ЗАДАНИЕ 1.
Перечислите все, что, согласно отрывку ниже, по словам Мехмеда потеряют правоверные.

ОТРЫВОК.

Мехмед начинает стих с утверждения, что красота Галаты до того несравненна, что верующие позабудут о рае. Он ставит христианский район выше райских садов, а всё потому, что там живет человек, в которого он влюблен. Это сразу же выясняется: во второй строке он восхваляет "юношу со стройной фигурой" (кипарис), ради которого всякий позабудет обо всех красавцах (кипарисах) мира. Своего кумира Авни уподобляет Иисусу – который подарил жизнь Лазарю. Книга Притчей Соломоновых гласит : "Уста праведника – источник жизни". (10:11). Мудрость считали источником жизни, а для суфиев единственной мудростью была любовь. Поэтому праведник в любви – есть лучший возлюбленный. Таким образом, прекрасный юноша мог "оживить" умирающего от тоски и разлуки любовника, взбодрить его приятной беседой на свидании, и наконец поцелуем доставить ему блаженство. Метафору животворящих губ Мехмед использует не раз, например, в первом же стихе его сборника, а еще в знаменитой 14-й поэме:
Его уста даруют жизнь любовникам, после того как томным взглядом он сразил их насмерть.
Так, на пути спасения душ, этот красавец уподобился Исе.
("Gamzesi öldürdügine lebleri cânlar virür" 4-й бейт)
Казалось бы, в третьем двустишии Мехмед предупреждает правоверных остерегаться этого красавца: им грозила опасность соблазна уйти в его веру из-за любви к нему, "вы потеряете ум, рассудок, понимание и веру" говорит он, но, в самом деле, этими куплетами Мехмед просто выразил, насколько обаятелен и обворожителен был этот кяфир.

ИСХОДНЫЕ ДАННЫЕ.
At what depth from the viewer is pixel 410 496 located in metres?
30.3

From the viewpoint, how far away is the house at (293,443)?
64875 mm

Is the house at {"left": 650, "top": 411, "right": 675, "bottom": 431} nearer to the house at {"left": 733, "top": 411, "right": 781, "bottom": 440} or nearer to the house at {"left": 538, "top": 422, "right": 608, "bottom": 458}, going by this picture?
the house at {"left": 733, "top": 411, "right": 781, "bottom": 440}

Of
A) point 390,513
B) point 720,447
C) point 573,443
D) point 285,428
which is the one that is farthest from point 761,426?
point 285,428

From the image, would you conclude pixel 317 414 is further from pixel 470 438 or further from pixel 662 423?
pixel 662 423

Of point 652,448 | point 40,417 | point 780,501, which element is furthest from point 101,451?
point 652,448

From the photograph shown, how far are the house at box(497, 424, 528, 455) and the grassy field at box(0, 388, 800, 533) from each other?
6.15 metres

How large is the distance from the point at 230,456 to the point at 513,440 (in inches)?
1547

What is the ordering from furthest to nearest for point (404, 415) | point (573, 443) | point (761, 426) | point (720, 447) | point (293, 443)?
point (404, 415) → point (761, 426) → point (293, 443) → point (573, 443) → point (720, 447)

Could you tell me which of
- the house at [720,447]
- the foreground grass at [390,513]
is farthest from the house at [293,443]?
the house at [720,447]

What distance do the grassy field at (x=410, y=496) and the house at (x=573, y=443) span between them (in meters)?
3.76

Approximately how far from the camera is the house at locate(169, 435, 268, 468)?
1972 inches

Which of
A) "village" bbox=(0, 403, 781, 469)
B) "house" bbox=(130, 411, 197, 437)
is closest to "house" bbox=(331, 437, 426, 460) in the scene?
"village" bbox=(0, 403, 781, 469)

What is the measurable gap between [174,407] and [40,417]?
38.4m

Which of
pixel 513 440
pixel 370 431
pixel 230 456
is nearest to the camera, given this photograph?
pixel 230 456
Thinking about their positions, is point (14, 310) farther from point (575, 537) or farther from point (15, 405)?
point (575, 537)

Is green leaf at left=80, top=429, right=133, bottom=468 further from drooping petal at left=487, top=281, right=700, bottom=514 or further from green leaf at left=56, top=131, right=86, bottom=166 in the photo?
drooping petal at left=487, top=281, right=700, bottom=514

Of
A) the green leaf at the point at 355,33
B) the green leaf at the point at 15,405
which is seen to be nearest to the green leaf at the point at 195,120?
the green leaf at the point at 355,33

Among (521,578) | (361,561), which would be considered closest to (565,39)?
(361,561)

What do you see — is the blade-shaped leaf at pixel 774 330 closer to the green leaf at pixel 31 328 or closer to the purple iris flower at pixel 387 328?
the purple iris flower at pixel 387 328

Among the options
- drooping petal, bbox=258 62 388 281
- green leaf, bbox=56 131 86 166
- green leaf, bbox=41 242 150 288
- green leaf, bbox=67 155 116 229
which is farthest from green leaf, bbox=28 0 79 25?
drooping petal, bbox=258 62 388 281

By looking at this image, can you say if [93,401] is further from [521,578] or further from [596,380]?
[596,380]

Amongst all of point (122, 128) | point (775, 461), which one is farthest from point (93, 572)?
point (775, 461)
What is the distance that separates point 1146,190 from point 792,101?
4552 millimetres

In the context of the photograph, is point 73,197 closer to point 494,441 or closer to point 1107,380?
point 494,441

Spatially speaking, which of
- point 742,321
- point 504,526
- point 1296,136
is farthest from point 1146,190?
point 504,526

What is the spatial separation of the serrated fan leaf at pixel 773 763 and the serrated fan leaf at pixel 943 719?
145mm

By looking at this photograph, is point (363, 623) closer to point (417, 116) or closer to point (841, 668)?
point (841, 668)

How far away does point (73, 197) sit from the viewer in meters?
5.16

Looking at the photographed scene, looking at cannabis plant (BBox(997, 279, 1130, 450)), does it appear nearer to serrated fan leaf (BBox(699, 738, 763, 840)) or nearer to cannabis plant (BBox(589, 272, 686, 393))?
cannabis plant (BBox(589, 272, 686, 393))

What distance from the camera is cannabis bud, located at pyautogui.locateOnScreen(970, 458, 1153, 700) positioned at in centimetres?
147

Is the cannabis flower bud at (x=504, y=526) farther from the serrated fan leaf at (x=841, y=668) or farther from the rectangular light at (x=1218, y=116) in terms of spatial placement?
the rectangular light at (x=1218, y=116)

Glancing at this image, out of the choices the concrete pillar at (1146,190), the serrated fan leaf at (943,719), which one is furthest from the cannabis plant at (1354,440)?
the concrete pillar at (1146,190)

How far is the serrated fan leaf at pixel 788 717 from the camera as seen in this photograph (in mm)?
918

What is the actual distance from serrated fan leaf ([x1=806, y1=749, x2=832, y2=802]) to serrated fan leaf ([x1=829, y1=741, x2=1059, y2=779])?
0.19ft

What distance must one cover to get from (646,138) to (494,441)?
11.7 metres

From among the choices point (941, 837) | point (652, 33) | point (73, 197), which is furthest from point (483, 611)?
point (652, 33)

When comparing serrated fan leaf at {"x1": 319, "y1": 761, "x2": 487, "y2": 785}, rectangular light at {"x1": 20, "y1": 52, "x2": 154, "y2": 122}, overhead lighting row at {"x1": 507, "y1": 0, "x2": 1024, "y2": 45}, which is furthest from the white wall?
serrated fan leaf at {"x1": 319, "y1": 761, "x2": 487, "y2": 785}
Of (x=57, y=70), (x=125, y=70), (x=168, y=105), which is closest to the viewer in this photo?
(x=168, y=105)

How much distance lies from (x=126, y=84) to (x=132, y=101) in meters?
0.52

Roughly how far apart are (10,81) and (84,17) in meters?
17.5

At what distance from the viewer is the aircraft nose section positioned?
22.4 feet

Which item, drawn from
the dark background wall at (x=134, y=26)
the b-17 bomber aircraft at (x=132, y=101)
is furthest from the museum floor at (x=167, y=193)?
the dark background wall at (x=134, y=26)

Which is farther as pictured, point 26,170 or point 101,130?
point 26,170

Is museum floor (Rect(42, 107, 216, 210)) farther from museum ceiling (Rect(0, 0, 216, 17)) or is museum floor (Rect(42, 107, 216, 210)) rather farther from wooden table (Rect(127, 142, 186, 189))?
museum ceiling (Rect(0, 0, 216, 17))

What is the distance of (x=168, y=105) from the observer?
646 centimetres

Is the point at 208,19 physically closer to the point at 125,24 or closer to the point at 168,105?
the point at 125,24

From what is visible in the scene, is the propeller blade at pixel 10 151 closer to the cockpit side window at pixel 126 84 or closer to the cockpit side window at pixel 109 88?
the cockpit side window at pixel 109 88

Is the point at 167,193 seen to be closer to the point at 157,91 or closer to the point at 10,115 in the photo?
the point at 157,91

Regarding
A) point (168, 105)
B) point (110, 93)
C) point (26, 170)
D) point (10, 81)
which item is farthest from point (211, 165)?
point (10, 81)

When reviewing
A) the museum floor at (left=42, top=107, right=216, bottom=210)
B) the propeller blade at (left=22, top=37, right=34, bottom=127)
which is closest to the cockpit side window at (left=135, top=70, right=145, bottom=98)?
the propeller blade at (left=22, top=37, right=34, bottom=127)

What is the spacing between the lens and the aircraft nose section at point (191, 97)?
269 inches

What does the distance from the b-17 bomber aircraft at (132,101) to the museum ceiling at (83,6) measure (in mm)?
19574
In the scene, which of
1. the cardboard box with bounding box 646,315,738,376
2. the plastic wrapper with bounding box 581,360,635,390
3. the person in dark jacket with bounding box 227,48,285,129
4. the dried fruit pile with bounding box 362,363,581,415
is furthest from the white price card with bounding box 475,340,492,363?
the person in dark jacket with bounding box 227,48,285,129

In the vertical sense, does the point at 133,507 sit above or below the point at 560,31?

ЗАДАНИЕ 2.
Отфильтруйте список и выпишите каждую строку, где встречается слово «away». Регистр букв учитывается.

ОТВЕТ НА ЗАДАНИЕ 1.
Ум, рассудок, понимание и веру.

ОТВЕТ НА ЗАДАНИЕ 2.
From the viewpoint, how far away is the house at (293,443)?
How far away does point (73, 197) sit from the viewer in meters?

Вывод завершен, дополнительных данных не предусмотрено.